Justice Amy Coney Barrett expressed her understanding and support for Fletcher’s arguments, stating that it seems the use of bump stocks mimics that of a machine gun. However, she raised the issue of why Congress did not enact clearer legislation to include bump stocks in the 1934 law.

Fletcher cautioned the judges that agreeing with Cargill’s position would greatly simplify the ability to circumvent the prohibition on machine guns.

According to the speaker, Congress passed this statute in 1934 not only for devices that were currently available, but also for potential devices that could serve the same purpose in the future. The laws were enacted and strengthened to protect the public and law enforcement from the threat of weapons that allow a shooter to fire multiple bullets with just one action, which is precisely what bump stocks do.

Mitchell, on behalf of Cargill, contended that bump stocks do not fit the definition of a machine gun for two reasons. Firstly, the bump stock’s mechanism requires the trigger to be reset and reactivated for each shot fired, therefore it does not result in multiple shots being fired “by a single function of the trigger.” Secondly, a rifle equipped with a bump stock cannot fire automatically, as the shooter must continuously perform manual actions after pulling the trigger.

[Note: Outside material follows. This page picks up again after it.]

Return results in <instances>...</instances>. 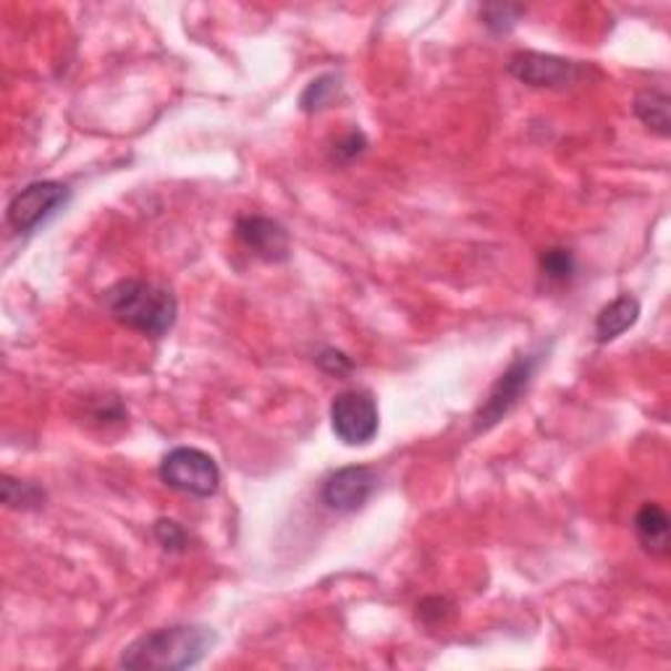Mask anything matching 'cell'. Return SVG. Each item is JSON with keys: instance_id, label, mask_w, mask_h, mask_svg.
<instances>
[{"instance_id": "5bb4252c", "label": "cell", "mask_w": 671, "mask_h": 671, "mask_svg": "<svg viewBox=\"0 0 671 671\" xmlns=\"http://www.w3.org/2000/svg\"><path fill=\"white\" fill-rule=\"evenodd\" d=\"M3 501L11 509H40L42 501H45V490L34 486V482L3 478Z\"/></svg>"}, {"instance_id": "52a82bcc", "label": "cell", "mask_w": 671, "mask_h": 671, "mask_svg": "<svg viewBox=\"0 0 671 671\" xmlns=\"http://www.w3.org/2000/svg\"><path fill=\"white\" fill-rule=\"evenodd\" d=\"M378 488V475L365 465H349L328 475L323 482V504L334 511H357Z\"/></svg>"}, {"instance_id": "8fae6325", "label": "cell", "mask_w": 671, "mask_h": 671, "mask_svg": "<svg viewBox=\"0 0 671 671\" xmlns=\"http://www.w3.org/2000/svg\"><path fill=\"white\" fill-rule=\"evenodd\" d=\"M638 317H640V302L630 297V294H622V297L609 302V305L598 313L596 338L601 344L614 342V338H619L624 331H630L634 323H638Z\"/></svg>"}, {"instance_id": "e0dca14e", "label": "cell", "mask_w": 671, "mask_h": 671, "mask_svg": "<svg viewBox=\"0 0 671 671\" xmlns=\"http://www.w3.org/2000/svg\"><path fill=\"white\" fill-rule=\"evenodd\" d=\"M522 9H509V6H490V9L482 11V19H486V27L494 29V32H509L515 27V21Z\"/></svg>"}, {"instance_id": "7c38bea8", "label": "cell", "mask_w": 671, "mask_h": 671, "mask_svg": "<svg viewBox=\"0 0 671 671\" xmlns=\"http://www.w3.org/2000/svg\"><path fill=\"white\" fill-rule=\"evenodd\" d=\"M632 113L659 136L671 134V98L663 90H643L634 95Z\"/></svg>"}, {"instance_id": "277c9868", "label": "cell", "mask_w": 671, "mask_h": 671, "mask_svg": "<svg viewBox=\"0 0 671 671\" xmlns=\"http://www.w3.org/2000/svg\"><path fill=\"white\" fill-rule=\"evenodd\" d=\"M540 363H543L540 352H528V355L511 359V365L499 375V380L490 386L486 401L480 404L478 415H475V433L490 430L517 407V401L528 392L532 375H536Z\"/></svg>"}, {"instance_id": "6da1fadb", "label": "cell", "mask_w": 671, "mask_h": 671, "mask_svg": "<svg viewBox=\"0 0 671 671\" xmlns=\"http://www.w3.org/2000/svg\"><path fill=\"white\" fill-rule=\"evenodd\" d=\"M215 632L200 624H171L157 627L140 634L134 643L124 648L121 667L124 669H155L179 671L192 669L211 653Z\"/></svg>"}, {"instance_id": "9c48e42d", "label": "cell", "mask_w": 671, "mask_h": 671, "mask_svg": "<svg viewBox=\"0 0 671 671\" xmlns=\"http://www.w3.org/2000/svg\"><path fill=\"white\" fill-rule=\"evenodd\" d=\"M236 240L265 263H284L292 255L288 231L265 215H242L236 221Z\"/></svg>"}, {"instance_id": "9a60e30c", "label": "cell", "mask_w": 671, "mask_h": 671, "mask_svg": "<svg viewBox=\"0 0 671 671\" xmlns=\"http://www.w3.org/2000/svg\"><path fill=\"white\" fill-rule=\"evenodd\" d=\"M575 255L567 247H551L540 255V271L548 281H557V284H567L575 276Z\"/></svg>"}, {"instance_id": "2e32d148", "label": "cell", "mask_w": 671, "mask_h": 671, "mask_svg": "<svg viewBox=\"0 0 671 671\" xmlns=\"http://www.w3.org/2000/svg\"><path fill=\"white\" fill-rule=\"evenodd\" d=\"M155 538L165 551H184L186 543H190V536L179 522L173 519H157L155 522Z\"/></svg>"}, {"instance_id": "8992f818", "label": "cell", "mask_w": 671, "mask_h": 671, "mask_svg": "<svg viewBox=\"0 0 671 671\" xmlns=\"http://www.w3.org/2000/svg\"><path fill=\"white\" fill-rule=\"evenodd\" d=\"M71 197L69 186L61 182H32L21 190L17 197L11 200L9 213V226L19 234H32L34 228H40L42 223L61 211Z\"/></svg>"}, {"instance_id": "4fadbf2b", "label": "cell", "mask_w": 671, "mask_h": 671, "mask_svg": "<svg viewBox=\"0 0 671 671\" xmlns=\"http://www.w3.org/2000/svg\"><path fill=\"white\" fill-rule=\"evenodd\" d=\"M338 92H342V79L336 74H323L317 77L315 82L307 84V90L302 92L299 105L305 113H315L323 111V108H328L334 100L338 98Z\"/></svg>"}, {"instance_id": "7a4b0ae2", "label": "cell", "mask_w": 671, "mask_h": 671, "mask_svg": "<svg viewBox=\"0 0 671 671\" xmlns=\"http://www.w3.org/2000/svg\"><path fill=\"white\" fill-rule=\"evenodd\" d=\"M103 305L121 326L161 338L176 323L179 302L169 286L144 278H124L103 294Z\"/></svg>"}, {"instance_id": "d6986e66", "label": "cell", "mask_w": 671, "mask_h": 671, "mask_svg": "<svg viewBox=\"0 0 671 671\" xmlns=\"http://www.w3.org/2000/svg\"><path fill=\"white\" fill-rule=\"evenodd\" d=\"M317 365H321L323 370L336 373V375H344V373L352 370L349 357H346L344 352H336V349H326V352H323V355L317 357Z\"/></svg>"}, {"instance_id": "5b68a950", "label": "cell", "mask_w": 671, "mask_h": 671, "mask_svg": "<svg viewBox=\"0 0 671 671\" xmlns=\"http://www.w3.org/2000/svg\"><path fill=\"white\" fill-rule=\"evenodd\" d=\"M331 428L346 446H367L378 436V404L370 392H344L331 404Z\"/></svg>"}, {"instance_id": "ba28073f", "label": "cell", "mask_w": 671, "mask_h": 671, "mask_svg": "<svg viewBox=\"0 0 671 671\" xmlns=\"http://www.w3.org/2000/svg\"><path fill=\"white\" fill-rule=\"evenodd\" d=\"M509 74L530 87H569L582 77V67L567 58L528 50V53L511 55Z\"/></svg>"}, {"instance_id": "ac0fdd59", "label": "cell", "mask_w": 671, "mask_h": 671, "mask_svg": "<svg viewBox=\"0 0 671 671\" xmlns=\"http://www.w3.org/2000/svg\"><path fill=\"white\" fill-rule=\"evenodd\" d=\"M367 150V140L363 132H349L344 136V140L336 142L334 148V155L338 157V161H355V157H359Z\"/></svg>"}, {"instance_id": "3957f363", "label": "cell", "mask_w": 671, "mask_h": 671, "mask_svg": "<svg viewBox=\"0 0 671 671\" xmlns=\"http://www.w3.org/2000/svg\"><path fill=\"white\" fill-rule=\"evenodd\" d=\"M161 480L179 494L211 499L221 486V470L211 454L194 446H176L161 461Z\"/></svg>"}, {"instance_id": "30bf717a", "label": "cell", "mask_w": 671, "mask_h": 671, "mask_svg": "<svg viewBox=\"0 0 671 671\" xmlns=\"http://www.w3.org/2000/svg\"><path fill=\"white\" fill-rule=\"evenodd\" d=\"M634 536L651 557H669V515L661 504L648 501L634 515Z\"/></svg>"}]
</instances>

According to Mr. Cargill, the bump firing process is entirely controlled by the shooter and does not involve any automated components like springs or motors in his non-mechanical bump stocks. The shooter must manually push the rifle’s forestock forward with their non-shooting hand and simultaneously apply backward pressure with their shooting hand. These actions require continuous and repeated effort from the shooter and are not automated.

The Supreme Court is anticipated to make a decision by the conclusion of June.